Although greater Ca2+ influx during a long AP may help prevent a dramatic depression of Ca2+ cycling in disease conditions, this compensation may be only partial in heart failure, because: a) a decrease in SR Ca2+ content in this condition (49) probably limits the amount of released Ca2+, even though influx is increased, and b) the slow AP phase 1 to phase 2 transition may slow down the ICa,L time course. To investigate the latter aspect, Sah et al. (50) employed stimulating AP waveforms of similar total duration, but with different rates of phase 1 repolarization. They observed that when early repolarization is slowed, ICa,L shows a decreased peak and slower kinetics, in spite of similar or greater total Ca2+ influx compared to that with fast early repolarization. Slow-developing ICa,L results in asynchronous SR Ca2+ release, which is less efficient to rapidly increase [Ca2+]i at systole (50,51). This alteration may become more accentuated, with progression to heart failure, when intrinsic reduction of ICa,L amplitude may occur (51). One of the expected consequences would be slower and weaker contraction activation. Thus, an increase in Ca2+ influx due to Ito suppression and AP prolongation may provide a partial adaptation that is eventually offset by decreased ECC efficiency with maintenance and worsening of the disease condition.

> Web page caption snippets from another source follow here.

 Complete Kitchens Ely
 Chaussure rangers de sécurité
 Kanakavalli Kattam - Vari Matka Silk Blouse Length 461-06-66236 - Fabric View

Thus, the kinetic aspect involves an additional, subtler aspect of ICa,L modulation by Ito, i.e., the timing and rate of early repolarization. Linz and Meyer (52) showed that, during the respective AP waveforms, ICa,L is briefer and attains greater amplitude in rat (strong Ito) than in guinea pig myocyctes (where Ito and AP phase 1 are absent), even though the plateau is much shorter in the former. This difference was attributed to the ability of the large rodent Ito to rapidly drive Em to a range at which the driving force for ICa,L is greater, before the channels rapidly inactivate and deactivate, causing ICa,L to assume a quasi impulse-like waveform. Although total Ca2+ influx is lower, it develops much faster in the rat than in the guinea pig, which is consistent with an optimal triggering signal for SR Ca2+ release. On the other hand, comparing epicardial vs endocardial canine ventricular myocytes (both of which present much longer APs than observed in rodents), the greater Ito density in the former causes the AP to assume the spike-and-dome configuration, which apparently favors Ca2+ channel reopening during the plateau (see secondary ICa,L peak in Figure 1B), resulting in greater Ca2+ influx (53). Thus, it appears that the fine-tuning of Ca2+ influx by the modulation of the AP waveform by Ito strongly depends on the type, density and behavior of the ion current profile present in a specific cell type and/or animal species.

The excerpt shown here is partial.